Enunciado A:
Resuma em duas frases o trecho sobre a Jurema.
Enunciado B:
De acordo com o trecho sobre a Jurema, que comunidade indígena realiza esse ritual e onde ela vive?
Enunciado C:
Dê continuidade ao texto sobre a Jurema e as plantas alucinógenas a partir do ponto em que ele termina.

Trecho:
════════
Em diversas obras literárias envolvendo personagens indígenas o uso de Jurema é descrito, como nas obra de José de Alencar.
"Guerreiro branco, Iracema é filha do Pajé e guarda o segredo da Jurema. O guerreiro que possuísse a virgem de Tupã morreria (p.109)".
"A virgem de Tupã guarda os sonhos da Jurema que são doces e saborosos! (p.141)".
Nesta obra, a virgem é detentora do segredo de Jurema, planta do saber secreto xamânico que é servida como libação onírica aos guerreiros tabajaras.
Ao se apaixonar pelo guerreiro português Martim, Iracema trai o segredo de Jurema entregando para um branco o "licor de Tupã" e a "flor de seu corpo". A índia foge para uma aldeia rival junto com seu amado durante uma cerimônia de Jurema em sua tribo, na qual seria responsável, com o pajé, seu pai, pela distribuição da bebida sagrada. Ao final de sua trajetória Iracema vê sua tribo dizimada pela tribo aliada dos portugueses, mas segue seu esposo e gera um mestiço em seu ventre.
O uso da Jurema sofreu muitas modificações e diminuiu gradativamente com o passar do tempo. Este ritual é exclusivamente brasileiro, especificamente pernambucano, sendo realizado pela comunidade indígena Atikum-Umã que vive na serra de Umã no interior do estado.
Enquanto na Europa as plantas alucinógenas foram usadas para práticas de feitiçaria e adivinhações, no Brasil o consumo de espécies alucinógenas usadas em rituais indígenas, deu origem ao desenvolvimento de diversos cultos e religiões. Pode-se observar que o consumo de plantas brasileiras levava as alucinações visuais e as solanáceas a alucinações sensitivas.

TRISTÃO e ISOLDA: Na Europa da Idade Média e do Renascimento, os cultos praticados por feiticeiras e mágicos estavam intimamente ligados ao consumo de beladona (Atropa belladona), meimendro (Hyosciamus niger) e mandrágora (Mandragora officinarum). Estes alcalóides inibem a ação da acetilcolina no organismo. Em doses altas promovem estimulação seguida de depressão. Em doses baixas diminuem a secreção salivar, brônquica e a sudorese. Os alcalóides tropânicos, dependendo da dose, levam às alucinações percebidas como realidade pelo sujeito, que pode conversar com pessoas ausentes e ver objetos ou animais que não existem.
════════
Dados de raciocínio espacial baseados em imagens:

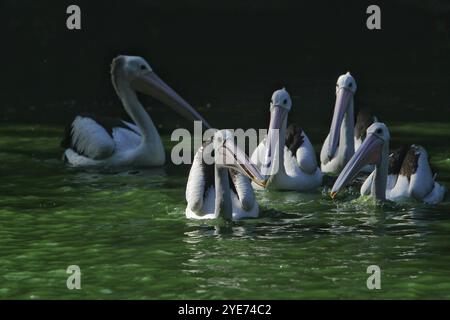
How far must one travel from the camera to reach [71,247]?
8.17m

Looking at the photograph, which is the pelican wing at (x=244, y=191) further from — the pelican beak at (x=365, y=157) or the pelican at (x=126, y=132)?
the pelican at (x=126, y=132)

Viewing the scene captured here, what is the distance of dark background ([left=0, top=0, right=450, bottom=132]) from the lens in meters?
15.9

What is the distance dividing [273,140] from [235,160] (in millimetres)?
1752

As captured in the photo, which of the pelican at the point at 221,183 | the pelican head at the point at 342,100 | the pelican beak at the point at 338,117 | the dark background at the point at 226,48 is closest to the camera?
the pelican at the point at 221,183

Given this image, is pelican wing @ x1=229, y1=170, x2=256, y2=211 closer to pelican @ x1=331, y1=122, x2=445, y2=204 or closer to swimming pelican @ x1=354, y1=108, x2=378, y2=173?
pelican @ x1=331, y1=122, x2=445, y2=204

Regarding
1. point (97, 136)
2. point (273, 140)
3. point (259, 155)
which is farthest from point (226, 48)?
point (273, 140)

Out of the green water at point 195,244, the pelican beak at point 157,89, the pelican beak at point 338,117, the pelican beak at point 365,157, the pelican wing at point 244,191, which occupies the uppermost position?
the pelican beak at point 157,89

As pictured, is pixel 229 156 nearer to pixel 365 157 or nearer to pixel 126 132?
pixel 365 157

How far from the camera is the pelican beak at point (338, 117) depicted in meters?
10.5

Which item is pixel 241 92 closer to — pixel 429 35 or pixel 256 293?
pixel 429 35

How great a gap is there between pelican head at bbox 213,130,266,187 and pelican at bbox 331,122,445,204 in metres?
1.04

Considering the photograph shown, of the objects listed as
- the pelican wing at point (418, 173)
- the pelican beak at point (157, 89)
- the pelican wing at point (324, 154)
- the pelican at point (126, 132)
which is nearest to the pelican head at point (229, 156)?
the pelican wing at point (418, 173)

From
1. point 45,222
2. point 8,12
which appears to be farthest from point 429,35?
point 45,222

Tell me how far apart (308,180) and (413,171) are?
100cm
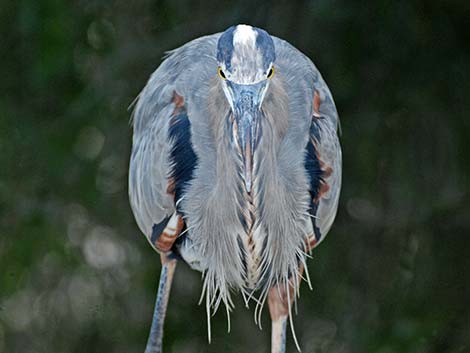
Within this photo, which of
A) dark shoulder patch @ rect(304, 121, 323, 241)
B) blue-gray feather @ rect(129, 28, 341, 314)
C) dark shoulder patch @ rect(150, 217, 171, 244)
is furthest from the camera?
dark shoulder patch @ rect(150, 217, 171, 244)

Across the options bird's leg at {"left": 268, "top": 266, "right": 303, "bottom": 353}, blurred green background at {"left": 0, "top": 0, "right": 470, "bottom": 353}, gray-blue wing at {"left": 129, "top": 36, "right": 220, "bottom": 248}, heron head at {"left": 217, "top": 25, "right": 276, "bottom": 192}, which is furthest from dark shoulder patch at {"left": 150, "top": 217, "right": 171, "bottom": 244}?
blurred green background at {"left": 0, "top": 0, "right": 470, "bottom": 353}

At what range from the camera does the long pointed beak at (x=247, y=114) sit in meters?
2.07

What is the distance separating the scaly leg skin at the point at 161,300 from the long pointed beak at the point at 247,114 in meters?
0.84

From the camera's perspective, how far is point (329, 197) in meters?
2.70

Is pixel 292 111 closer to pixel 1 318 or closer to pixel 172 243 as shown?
pixel 172 243

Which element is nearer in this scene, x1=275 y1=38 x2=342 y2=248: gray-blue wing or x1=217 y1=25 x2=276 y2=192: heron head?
x1=217 y1=25 x2=276 y2=192: heron head

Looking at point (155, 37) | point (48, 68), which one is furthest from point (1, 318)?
point (155, 37)

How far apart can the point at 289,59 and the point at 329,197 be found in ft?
1.25

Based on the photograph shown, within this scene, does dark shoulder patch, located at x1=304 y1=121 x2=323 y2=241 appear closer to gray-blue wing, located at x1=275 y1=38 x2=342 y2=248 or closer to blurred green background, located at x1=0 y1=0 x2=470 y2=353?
gray-blue wing, located at x1=275 y1=38 x2=342 y2=248

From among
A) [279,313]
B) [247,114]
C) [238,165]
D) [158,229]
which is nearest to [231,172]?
[238,165]

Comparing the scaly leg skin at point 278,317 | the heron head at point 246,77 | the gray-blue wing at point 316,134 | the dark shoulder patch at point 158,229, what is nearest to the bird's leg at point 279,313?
the scaly leg skin at point 278,317

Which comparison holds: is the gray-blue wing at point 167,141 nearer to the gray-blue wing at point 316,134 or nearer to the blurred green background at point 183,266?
the gray-blue wing at point 316,134

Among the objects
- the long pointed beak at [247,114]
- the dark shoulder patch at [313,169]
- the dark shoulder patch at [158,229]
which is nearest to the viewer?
the long pointed beak at [247,114]

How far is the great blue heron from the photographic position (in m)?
2.13
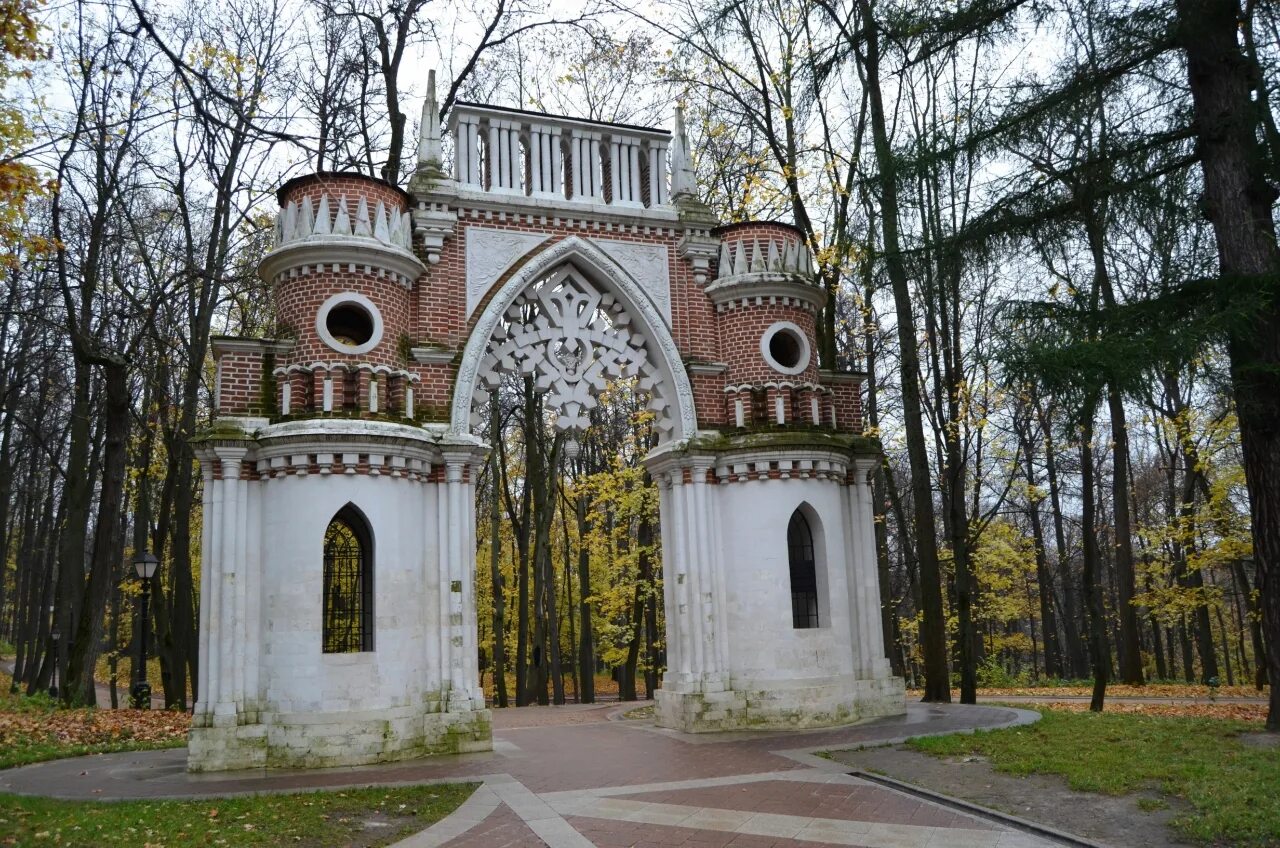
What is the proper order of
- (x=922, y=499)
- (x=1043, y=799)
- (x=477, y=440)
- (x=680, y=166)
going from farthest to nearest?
(x=922, y=499), (x=680, y=166), (x=477, y=440), (x=1043, y=799)

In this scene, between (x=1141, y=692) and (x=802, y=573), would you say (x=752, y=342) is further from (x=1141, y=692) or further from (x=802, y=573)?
(x=1141, y=692)

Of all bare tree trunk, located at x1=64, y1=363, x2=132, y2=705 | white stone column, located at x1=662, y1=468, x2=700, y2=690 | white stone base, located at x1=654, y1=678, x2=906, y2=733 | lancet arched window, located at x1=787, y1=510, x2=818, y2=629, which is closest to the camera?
white stone base, located at x1=654, y1=678, x2=906, y2=733

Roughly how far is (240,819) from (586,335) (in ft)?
25.7

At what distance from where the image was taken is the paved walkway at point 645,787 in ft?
22.5

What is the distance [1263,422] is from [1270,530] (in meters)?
1.10

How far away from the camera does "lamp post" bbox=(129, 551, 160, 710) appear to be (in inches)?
632

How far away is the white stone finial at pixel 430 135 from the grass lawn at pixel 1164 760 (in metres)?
9.55

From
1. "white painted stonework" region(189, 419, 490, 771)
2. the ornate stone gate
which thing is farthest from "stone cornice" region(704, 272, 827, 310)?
"white painted stonework" region(189, 419, 490, 771)

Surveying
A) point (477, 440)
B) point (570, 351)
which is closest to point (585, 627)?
point (570, 351)

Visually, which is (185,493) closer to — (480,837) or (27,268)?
(27,268)

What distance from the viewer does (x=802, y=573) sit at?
537 inches

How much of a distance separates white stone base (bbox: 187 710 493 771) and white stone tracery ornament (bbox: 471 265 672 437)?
13.4 ft

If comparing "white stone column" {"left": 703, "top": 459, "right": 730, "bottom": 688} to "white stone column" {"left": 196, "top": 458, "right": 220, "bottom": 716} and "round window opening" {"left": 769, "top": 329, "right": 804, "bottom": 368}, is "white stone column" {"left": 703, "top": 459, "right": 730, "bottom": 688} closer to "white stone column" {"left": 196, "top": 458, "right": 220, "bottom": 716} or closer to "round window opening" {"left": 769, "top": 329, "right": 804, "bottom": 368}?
"round window opening" {"left": 769, "top": 329, "right": 804, "bottom": 368}

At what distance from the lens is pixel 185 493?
════════
Resposta do exercício A:
Obras literárias com personagens indígenas, como as de José de Alencar, descrevem o uso da Jurema, e em uma delas Iracema, detentora do segredo dessa planta, trai esse segredo ao se apaixonar pelo guerreiro português Martim. O ritual da Jurema, exclusivamente brasileiro e realizado pela comunidade indígena Atikum-Umã em Pernambuco, diminuiu gradativamente com o tempo, e no Brasil o consumo de plantas alucinógenas em rituais indígenas deu origem a diversos cultos e religiões.

Resposta do exercício B:
A comunidade indígena Atikum-Umã, que vive na serra de Umã, no interior de Pernambuco.

Resposta do exercício C:
Aos frutos dessa planta, também chamado de maçã do amor, creditava-se a fecundidade, daí a razão do título "A Mandrágora", uma famosa peça de teatro escrita pelo italiano Nicolau Maquiavel. A idéia de que a mandrágora tornava fecundas as mulheres estéreis se espalhou de tal forma, que os charlatães da Idade Média procuravam preparar qualquer coisa para uso das supersticiosas. Em torno deste tema gira a história da peça teatral de Maquiavel. Em outras obras, como na lenda romântica celta "Tristão e Isolda", o amor nasce após o consumo de uma poção preparada a partir destas três solanáceas.
A Mandrágora tornou-se famosa na magia e na bruxaria devido aos seus efeitos narcóticos e pela forma estranha de sua raiz, cujo aspecto ramificado e contorcido se assemelha ao corpo humano, fato que colaborou para seu consumo. De acordo com a Teoria da Assinatura dos Corpos de Paracelso, estas raízes fariam bem para alma e para a saúde do corpo, devido a sua forma antropomórfica.
A coleta da mandrágora era envolta de mistérios e crenças. Segundo a lenda, a mandrágora crescia perto dos patíbulos sobre a baba dos enforcados. Uma das crenças admitia que a planta emitia gritos quando era arrancada da terra, e era capaz de enlouquecer quem a arrancasse. Uma das maneiras de obtê-la era prender a raiz na coleira de um cão faminto e açoitar o animal. Este, ao tentar a fuga arrancava a raiz e caía morto.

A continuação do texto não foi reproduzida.